Question

True discount on a bill is \[\text{Rs}.1800\] and banker's discount is \[{\rm{Rs}}.1887\]. If the bill is due 10 months hence, find the rate of interest.

Answer 1

Hint: Here we need to find the rate of interest. We have been given the true discount value, banker’s discount and the duration of time. We will use the formula of the banker’s discount which will be in terms of true discount, rate of interest and time period. We will substitute the value of true discount, banker’s discount and the time period and after simplifying the terms, we will get the value of the required rate of interest.

Formula used:
\[B.D = T.D\left( {1 + \dfrac{{R \times T}}{{100}}} \right)\] , where, \[B.D\] refers to the banker’s discount, \[T.D\] refers to the true discount, \[T\] refers to the time period and \[R\] refers to the rate of interest.

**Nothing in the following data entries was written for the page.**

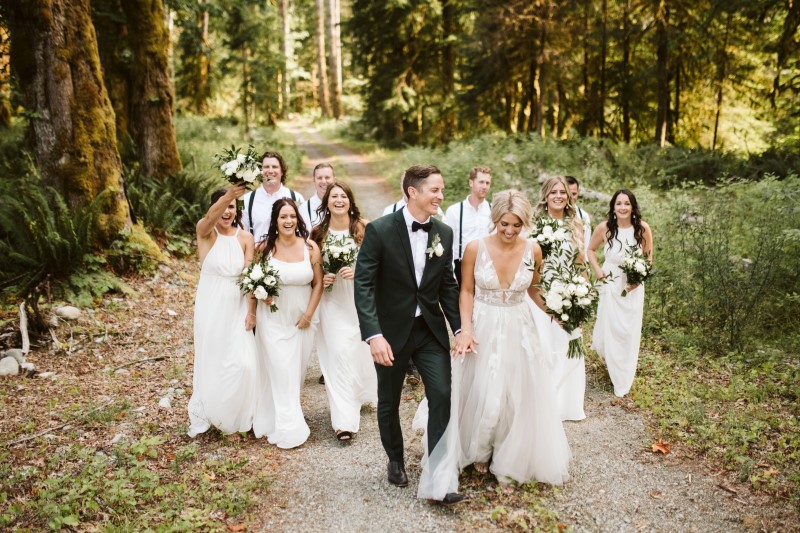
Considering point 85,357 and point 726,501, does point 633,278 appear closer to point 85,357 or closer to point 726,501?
point 726,501

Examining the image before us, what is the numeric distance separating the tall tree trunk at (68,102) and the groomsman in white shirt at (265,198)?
3.60m

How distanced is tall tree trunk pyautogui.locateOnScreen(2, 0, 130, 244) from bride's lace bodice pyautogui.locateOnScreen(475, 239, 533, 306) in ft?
24.3

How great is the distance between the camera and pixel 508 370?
456 centimetres

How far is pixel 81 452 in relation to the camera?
16.9 ft

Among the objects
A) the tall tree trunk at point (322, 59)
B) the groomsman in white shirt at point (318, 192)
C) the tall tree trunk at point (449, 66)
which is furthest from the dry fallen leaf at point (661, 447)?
the tall tree trunk at point (322, 59)

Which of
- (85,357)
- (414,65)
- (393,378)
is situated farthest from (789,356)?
(414,65)

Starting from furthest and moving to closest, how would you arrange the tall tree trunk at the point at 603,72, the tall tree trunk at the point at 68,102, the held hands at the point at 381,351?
the tall tree trunk at the point at 603,72, the tall tree trunk at the point at 68,102, the held hands at the point at 381,351

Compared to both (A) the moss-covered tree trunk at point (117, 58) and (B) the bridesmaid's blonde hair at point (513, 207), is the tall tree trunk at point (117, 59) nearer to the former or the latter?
(A) the moss-covered tree trunk at point (117, 58)

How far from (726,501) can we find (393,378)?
2884 mm

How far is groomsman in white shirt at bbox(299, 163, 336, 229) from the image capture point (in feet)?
22.9

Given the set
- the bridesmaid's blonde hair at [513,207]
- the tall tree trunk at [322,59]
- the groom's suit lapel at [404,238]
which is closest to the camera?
the groom's suit lapel at [404,238]

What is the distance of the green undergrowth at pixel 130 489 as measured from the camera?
4.13 meters

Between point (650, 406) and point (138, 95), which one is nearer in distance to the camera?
point (650, 406)

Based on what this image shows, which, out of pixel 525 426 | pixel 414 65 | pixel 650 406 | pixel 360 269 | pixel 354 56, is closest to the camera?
pixel 360 269
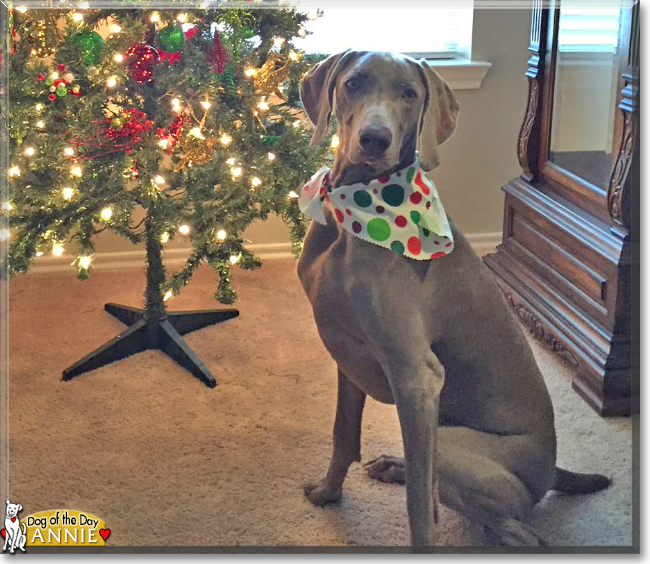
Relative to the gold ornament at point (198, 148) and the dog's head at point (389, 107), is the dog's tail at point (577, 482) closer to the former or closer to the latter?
the dog's head at point (389, 107)

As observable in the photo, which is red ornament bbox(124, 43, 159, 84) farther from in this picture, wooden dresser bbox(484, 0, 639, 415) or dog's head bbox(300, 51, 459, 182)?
wooden dresser bbox(484, 0, 639, 415)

Complete step-by-step answer:
Here we need to find the rate of interest.
It is given that:
True discount \[=\text{Rs}.1800\]
Banker's discount \[ = {\rm{Rs}}.1887\]
Time period \[ = 10{\rm{months}}\]
We know that \[1{\rm{month}} = \dfrac{1}{{12}}{\rm{year}}\]
Therefore,
Time period \[ = 10 \times \dfrac{1}{{12}} = \dfrac{5}{6}{\rm{years}}\]
Now, we will substitute the value of true discount, banker’s discount and the time period in the formula \[B.D = T.D\left( {1 + \dfrac{{R \times T}}{{100}}} \right)\]. Therefore, we get
\[1887 = 1800\left( {1 + \dfrac{{{\rm{R}} \times \dfrac{5}{6}}}{{100}}} \right)\]
On further simplifying the terms, we get
\[ \Rightarrow 1887 = 1800\left( {1 + \dfrac{{\rm{R}}}{{120}}} \right)\]
 Now, we will divide both sides by 1800. So, we get
\[ \Rightarrow \dfrac{{1887}}{{1800}} = 1 + \dfrac{{\rm{R}}}{{120}}\]
Now, we will subtract 1 from both sides of the equation.
\[\begin{array}{l} \Rightarrow \dfrac{{1887}}{{1800}} - 1 = 1 + \dfrac{{\rm{R}}}{{120}} - 1\\ \Rightarrow \dfrac{{1887 - 1800}}{{1800}} = \dfrac{{\rm{R}}}{{120}}\end{array}\]
On subtracting the terms, we get
\[ \Rightarrow \dfrac{{87}}{{1800}} = \dfrac{{\rm{R}}}{{120}}\]
Now, multiplying 120 on both sides, we get
\[\begin{array}{l} \Rightarrow \dfrac{{87}}{{1800}} \times 120 = \dfrac{{\rm{R}}}{{120}} \times 120\\ \Rightarrow \dfrac{{87}}{{15}} = {\rm{R}}\end{array}\]
On dividing the numerator by denominator, we get
\[ \Rightarrow {\rm{R}} = 5.8\% \]
Hence, the required rate of interest is equal to \[5.8\% \].

Note: Here we have used the formula to calculate the banker’s discount. True Discount is defined as the method of calculation and collection of Interest upfront from the borrower while disbursing the loan at a specific rate of interest and at the same time, the same rate of interest is considered to calculate the interest on interest and transfer the same to the customer. The rate of interest is defined as the proportion of a loan that is charged as interest.